Earlier this month, Sir James MacMillan’s Symphony No. 5 received its London premiere at the Barbican, alongside the UK premiere of his work commemorating the 100th anniversary of the Fatima apparitions, The Sun Danced. It was a remarkable evening, at which Sir James confirmed again his standing as the leading lay Catholic voice in these isles, and his ability to hold an audience spellbound with music inspired by faith. It seems remarkable in these times that a packed London concert hall could receive the messages of Fatima and give a standing ovation to a symphony about the Holy Spirit, but that is what happened.
The Sun Danced was first performed in Fatima in 2017 for the centenary, and it really is astonishing that it could be received so well in London. It is a rather compact piece which makes use of the words and prayers of the angel of Portugal and the messages of Our Lady of the Rosary, and lacks the narrative connections which would make sense of these. This would work for a performance in Fatima, but one wonders what audience members who do not know the story made of the Angel’s prayer of reparation for offences to the precious Body and Blood of our Our Lord, or Our Lady’s repeated injunctions to ‘pray the rosary every day’. These were delivered by soprano Mary Bevan in an impassioned and poised performance, supported by a radiant Britten Sinfonia and the Sixteen and Genesis Sixteen fully committed to the music.
The climactic dance of the sun was vividly illustrated by the orchestra and punctuated with cries from the choir (setting the words of the crowd at Fatima), and the work’s final soprano solo was sung in a Gregorian-chant like arioso by Bevan to hair-raising effect. If it were not a moving work in itself, at the very least it would be a great inspiration to those who have not heard of Fatima to seek the story out, and for those Catholics in the audience who, like me, were attending with a non-Catholic, to explain it during the interval.
The Fifth Symphony is subtitled ‘Le Grand Inconnu’, a French name for the Holy Spirit which means ‘the great unknown’, and it is MacMillan’s first choral symphony.
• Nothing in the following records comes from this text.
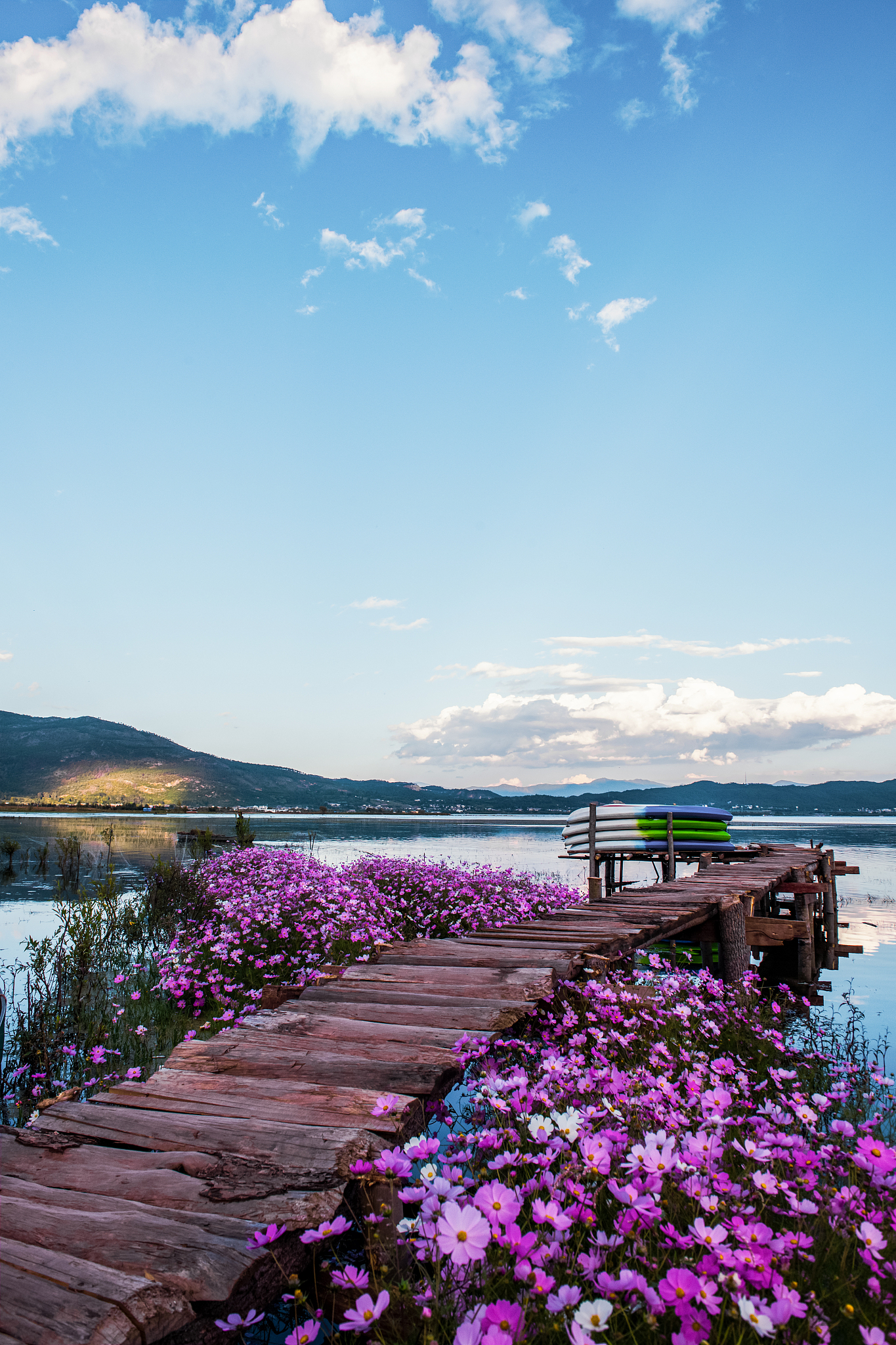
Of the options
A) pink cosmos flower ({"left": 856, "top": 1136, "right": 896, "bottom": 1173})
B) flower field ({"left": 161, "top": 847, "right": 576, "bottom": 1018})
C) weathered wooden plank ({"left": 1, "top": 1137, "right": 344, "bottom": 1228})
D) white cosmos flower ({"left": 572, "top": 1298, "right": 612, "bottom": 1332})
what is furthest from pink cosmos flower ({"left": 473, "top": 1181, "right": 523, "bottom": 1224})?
flower field ({"left": 161, "top": 847, "right": 576, "bottom": 1018})

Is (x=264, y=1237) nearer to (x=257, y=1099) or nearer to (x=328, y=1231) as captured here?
(x=328, y=1231)

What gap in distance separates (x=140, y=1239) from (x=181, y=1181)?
45 centimetres

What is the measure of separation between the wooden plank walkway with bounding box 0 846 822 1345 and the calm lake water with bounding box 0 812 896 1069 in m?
7.21

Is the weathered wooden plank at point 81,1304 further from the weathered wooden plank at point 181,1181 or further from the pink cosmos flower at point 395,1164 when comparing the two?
the pink cosmos flower at point 395,1164

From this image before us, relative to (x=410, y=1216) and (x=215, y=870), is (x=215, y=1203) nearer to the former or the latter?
(x=410, y=1216)

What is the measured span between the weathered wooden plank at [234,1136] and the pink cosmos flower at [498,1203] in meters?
1.05

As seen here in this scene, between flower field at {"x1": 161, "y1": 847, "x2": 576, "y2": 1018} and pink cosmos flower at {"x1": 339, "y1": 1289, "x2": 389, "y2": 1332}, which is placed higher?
pink cosmos flower at {"x1": 339, "y1": 1289, "x2": 389, "y2": 1332}

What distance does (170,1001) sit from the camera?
30.9ft

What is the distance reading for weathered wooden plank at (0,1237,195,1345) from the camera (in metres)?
2.05

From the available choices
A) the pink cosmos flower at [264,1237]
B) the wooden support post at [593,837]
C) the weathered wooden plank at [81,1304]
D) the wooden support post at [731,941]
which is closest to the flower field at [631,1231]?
the pink cosmos flower at [264,1237]

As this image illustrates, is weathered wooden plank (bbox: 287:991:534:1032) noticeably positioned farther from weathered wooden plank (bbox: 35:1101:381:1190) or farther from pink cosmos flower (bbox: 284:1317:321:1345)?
pink cosmos flower (bbox: 284:1317:321:1345)

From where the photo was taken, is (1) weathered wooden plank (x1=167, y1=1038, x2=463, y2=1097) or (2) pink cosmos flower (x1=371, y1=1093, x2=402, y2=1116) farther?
(1) weathered wooden plank (x1=167, y1=1038, x2=463, y2=1097)

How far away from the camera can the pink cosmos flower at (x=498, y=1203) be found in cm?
220

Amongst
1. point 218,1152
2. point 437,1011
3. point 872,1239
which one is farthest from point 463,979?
point 872,1239
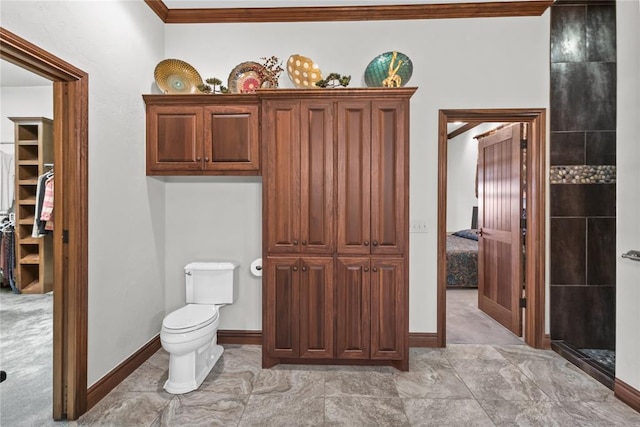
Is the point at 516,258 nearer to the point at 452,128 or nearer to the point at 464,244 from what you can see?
the point at 464,244

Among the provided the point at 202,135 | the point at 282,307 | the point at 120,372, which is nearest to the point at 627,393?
the point at 282,307

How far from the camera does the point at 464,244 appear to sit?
511cm

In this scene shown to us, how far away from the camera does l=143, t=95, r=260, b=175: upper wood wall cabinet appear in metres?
2.65

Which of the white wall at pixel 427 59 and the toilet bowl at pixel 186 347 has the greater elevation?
the white wall at pixel 427 59

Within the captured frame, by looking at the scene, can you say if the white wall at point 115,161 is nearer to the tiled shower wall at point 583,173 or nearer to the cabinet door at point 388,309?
the cabinet door at point 388,309

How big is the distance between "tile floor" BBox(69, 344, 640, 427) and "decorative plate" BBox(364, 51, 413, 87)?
7.48 feet

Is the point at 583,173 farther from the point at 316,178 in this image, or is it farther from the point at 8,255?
the point at 8,255

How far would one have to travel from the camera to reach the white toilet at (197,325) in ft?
7.08

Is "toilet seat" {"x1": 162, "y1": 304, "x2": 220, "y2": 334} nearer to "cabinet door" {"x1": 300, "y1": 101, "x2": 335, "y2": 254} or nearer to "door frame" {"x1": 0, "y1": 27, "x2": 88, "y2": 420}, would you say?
"door frame" {"x1": 0, "y1": 27, "x2": 88, "y2": 420}

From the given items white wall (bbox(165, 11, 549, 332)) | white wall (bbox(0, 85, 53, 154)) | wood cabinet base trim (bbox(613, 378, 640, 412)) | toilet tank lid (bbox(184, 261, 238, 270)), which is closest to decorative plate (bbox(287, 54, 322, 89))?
white wall (bbox(165, 11, 549, 332))

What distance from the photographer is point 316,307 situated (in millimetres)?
2482

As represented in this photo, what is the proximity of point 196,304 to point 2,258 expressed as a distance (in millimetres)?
3480

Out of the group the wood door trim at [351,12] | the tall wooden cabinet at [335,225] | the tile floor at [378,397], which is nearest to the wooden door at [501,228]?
the tile floor at [378,397]

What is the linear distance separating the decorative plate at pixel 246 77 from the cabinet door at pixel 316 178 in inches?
24.7
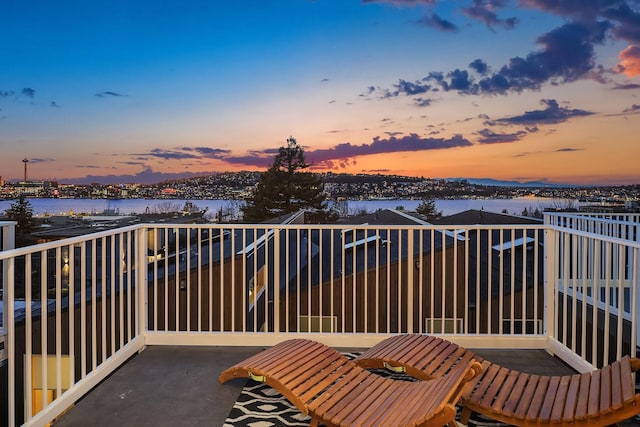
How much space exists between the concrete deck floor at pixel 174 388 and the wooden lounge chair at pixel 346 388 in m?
0.24

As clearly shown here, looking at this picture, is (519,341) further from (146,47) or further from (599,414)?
(146,47)

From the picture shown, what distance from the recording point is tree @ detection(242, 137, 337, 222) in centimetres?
2955

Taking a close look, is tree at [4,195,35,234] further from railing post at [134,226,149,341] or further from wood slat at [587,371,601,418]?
wood slat at [587,371,601,418]

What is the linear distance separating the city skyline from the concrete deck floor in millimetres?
9066

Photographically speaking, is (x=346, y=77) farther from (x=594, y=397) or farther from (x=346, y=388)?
(x=594, y=397)

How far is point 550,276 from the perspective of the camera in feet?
13.5

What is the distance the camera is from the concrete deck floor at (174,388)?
2.82m

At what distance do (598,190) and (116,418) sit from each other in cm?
1638

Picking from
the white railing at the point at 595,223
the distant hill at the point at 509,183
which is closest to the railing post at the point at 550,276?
the white railing at the point at 595,223

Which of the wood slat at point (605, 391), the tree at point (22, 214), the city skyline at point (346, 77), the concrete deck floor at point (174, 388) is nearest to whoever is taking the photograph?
the wood slat at point (605, 391)

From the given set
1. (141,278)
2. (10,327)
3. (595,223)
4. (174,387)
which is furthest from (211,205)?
(10,327)

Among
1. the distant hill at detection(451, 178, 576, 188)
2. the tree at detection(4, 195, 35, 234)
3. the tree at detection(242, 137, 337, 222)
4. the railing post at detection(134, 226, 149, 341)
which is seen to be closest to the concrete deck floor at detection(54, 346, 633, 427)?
the railing post at detection(134, 226, 149, 341)

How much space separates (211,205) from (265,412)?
119ft

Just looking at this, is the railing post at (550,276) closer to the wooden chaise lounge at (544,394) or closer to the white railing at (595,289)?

Its three movements explore images and concepts associated with the Spirit from scripture and tradition, namely ‘Breath’, ‘Living Water’ and ‘Fire’; fittingly for the Spirit of Pentecost, the work embraces various languages, including Hebrew, Greek, Latin and English.
MacMillan’s trademark masterful use of the orchestral and choral forces communicated the scriptural passages and selections from the works of St John of the Cross in a typically powerful way, from the sound of wind and breathing to the sparkle and flow of water and the brilliance and danger of fire. As a choral symphony, naturally one thinks of Beethoven’s ninth, and as a symphony about the Holy Spirit, Mahler’s eighth is another point of comparison. But this, despite its length and size, is a much more intimate work than either, and throughout breathes a warmness and intensity which comes from MacMillan’s ardent faith, expressed again through music.
In its ardour, intensity and warmth, the Fifth Symphony did indeed recall a phrase from Beethoven’s ninth symphony: ‘Seid umschlungen, Millionen!’, ‘Be embraced, you millions!’ Both The Sun Danced and the Fifth Symphony offer listeners access to the transcendent and intimate experience of faith and present an invitation: allow yourselves to be embraced. Sir James MacMillan is not only a great composer, he is also a prophetic voice, who can command an audience for evangelisation wider than many in a world which desperately needs the Holy Spirit, ‘le grand inconnu’.